この歴史と個人史の結びつきという考え方の背景には、アメリカ土着の哲学であるプラグマティズム、とくにC・S・パースのプラグマティズムがあるのではないかと思う(注2)。パースは「私たちの観念を明晰にする方法」という論文において、概念の意味とは、それがもたらすと想定される効果のことであると説明した。たとえば「硬い」という概念の意味は、それを他の物でひっかいても傷がつかないということである。こう言い換えることで、概念だけが飛び交う空中戦を避けることができるというのが、プラグマティズムの出発点であった。
ミルズの社会学的想像力という概念は、社会現象について、これと同じように考えてみようというものなのである。本書の第1章では、失業や戦争といった例が挙げられていた。つまり、不況という社会現象の意味は、私たちが失業するということであり、戦争という社会現象の意味は、私たちが兵士になったり戦死したりするということである。もちろん、いわゆる「悪い」社会現象だけでなく「良い」社会現象についても、同じように考えることができるはずだ。まずはそう考えることによって、社会を対象として捉える取っかかりができる。
知的職人のモデル
ミルズがグランド・セオリーや抽象化された経験主義を批判するのは、それらが、個人史と歴史との結びつきの発見を助けるという、いわば民主的な目的の役には立たないからである。ミルズはその代わりに、探求する知的職人というモデルを提唱する。概念や方法論に固執しすぎるな、官僚制的組織の歯車としての科学者ではなく、独立した研究を行う職人たれ、という本書のアピールに対する一般的な反応はおそらく、それは一つの理想かもしれないが、分業の進む科学の世界ではなかなか難しい、そもそも当時においてもミルズは例外的な存在であった、というものであろう。
ところで、これについては今の日本の社会学は事情が異なるかもしれない。なぜならば、単著の博士論文を早く書き上げるよう、大学院生がこれほど迫られたことはないように思われるからである。そのため、職人的にたとえばフィールドワークを行う研究のほうがスムーズな経歴につながることから、むしろチームで共同調査をする暇などないという声も聞く。ミルズが訴えた状況とはまったく異なるが、職人的でありうるための条件がもしかすると存在するのかもしれない。
ただしこれは、ミルズの時代であればパーソンズ理論、あるいはマルクス主義やヴェーバー、批判理論やギデンズやフーコーといった、社会を全体として見ようとする巨視的な理論の存在感が今日低下しているということでもあり、また別に考えなければならない問題ではある。

◆ **課題の説明**
原文の「この歴史と個人史の結びつきと」から「て捉える取っかかりができる。」までを、一字も変えずにすべて書き写すこと。

◆ **提示された行**
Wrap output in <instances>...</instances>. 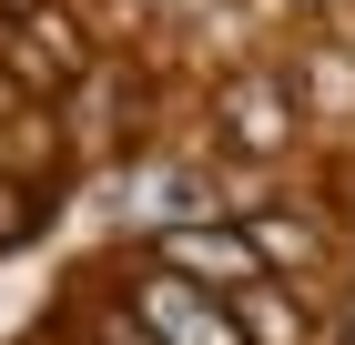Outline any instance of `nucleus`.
Segmentation results:
<instances>
[{"label":"nucleus","mask_w":355,"mask_h":345,"mask_svg":"<svg viewBox=\"0 0 355 345\" xmlns=\"http://www.w3.org/2000/svg\"><path fill=\"white\" fill-rule=\"evenodd\" d=\"M214 122H223L234 162H284L304 142V102H295V81H274V71H234L214 92Z\"/></svg>","instance_id":"nucleus-1"},{"label":"nucleus","mask_w":355,"mask_h":345,"mask_svg":"<svg viewBox=\"0 0 355 345\" xmlns=\"http://www.w3.org/2000/svg\"><path fill=\"white\" fill-rule=\"evenodd\" d=\"M153 264H163V274H183V285H203V294H244V285H264V254H254V234H244V224H214V213L163 224V234H153Z\"/></svg>","instance_id":"nucleus-2"},{"label":"nucleus","mask_w":355,"mask_h":345,"mask_svg":"<svg viewBox=\"0 0 355 345\" xmlns=\"http://www.w3.org/2000/svg\"><path fill=\"white\" fill-rule=\"evenodd\" d=\"M122 305H132V315L153 325V335H163V345H244V315H234L223 294L183 285V274H163V264H142Z\"/></svg>","instance_id":"nucleus-3"},{"label":"nucleus","mask_w":355,"mask_h":345,"mask_svg":"<svg viewBox=\"0 0 355 345\" xmlns=\"http://www.w3.org/2000/svg\"><path fill=\"white\" fill-rule=\"evenodd\" d=\"M244 234H254V254H264V274H304L315 254H325V224H315V213H295V203L244 213Z\"/></svg>","instance_id":"nucleus-4"},{"label":"nucleus","mask_w":355,"mask_h":345,"mask_svg":"<svg viewBox=\"0 0 355 345\" xmlns=\"http://www.w3.org/2000/svg\"><path fill=\"white\" fill-rule=\"evenodd\" d=\"M223 305H234V315H244V345H304V305L284 285H244V294H223Z\"/></svg>","instance_id":"nucleus-5"},{"label":"nucleus","mask_w":355,"mask_h":345,"mask_svg":"<svg viewBox=\"0 0 355 345\" xmlns=\"http://www.w3.org/2000/svg\"><path fill=\"white\" fill-rule=\"evenodd\" d=\"M315 102H325V112H345V102H355V71H345L335 51H315Z\"/></svg>","instance_id":"nucleus-6"},{"label":"nucleus","mask_w":355,"mask_h":345,"mask_svg":"<svg viewBox=\"0 0 355 345\" xmlns=\"http://www.w3.org/2000/svg\"><path fill=\"white\" fill-rule=\"evenodd\" d=\"M102 345H163V335H153V325H142L132 305H122V315H102Z\"/></svg>","instance_id":"nucleus-7"},{"label":"nucleus","mask_w":355,"mask_h":345,"mask_svg":"<svg viewBox=\"0 0 355 345\" xmlns=\"http://www.w3.org/2000/svg\"><path fill=\"white\" fill-rule=\"evenodd\" d=\"M10 234H21V193L0 183V244H10Z\"/></svg>","instance_id":"nucleus-8"},{"label":"nucleus","mask_w":355,"mask_h":345,"mask_svg":"<svg viewBox=\"0 0 355 345\" xmlns=\"http://www.w3.org/2000/svg\"><path fill=\"white\" fill-rule=\"evenodd\" d=\"M335 345H355V285H345V305H335Z\"/></svg>","instance_id":"nucleus-9"}]
</instances>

◆ **解答**
この歴史と個人史の結びつきという考え方の背景には、アメリカ土着の哲学であるプラグマティズム、とくにC・S・パースのプラグマティズムがあるのではないかと思う(注2)。パースは「私たちの観念を明晰にする方法」という論文において、概念の意味とは、それがもたらすと想定される効果のことであると説明した。たとえば「硬い」という概念の意味は、それを他の物でひっかいても傷がつかないということである。こう言い換えることで、概念だけが飛び交う空中戦を避けることができるというのが、プラグマティズムの出発点であった。
ミルズの社会学的想像力という概念は、社会現象について、これと同じように考えてみようというものなのである。本書の第1章では、失業や戦争といった例が挙げられていた。つまり、不況という社会現象の意味は、私たちが失業するということであり、戦争という社会現象の意味は、私たちが兵士になったり戦死したりするということである。もちろん、いわゆる「悪い」社会現象だけでなく「良い」社会現象についても、同じように考えることができるはずだ。まずはそう考えることによって、社会を対象として捉える取っかかりができる。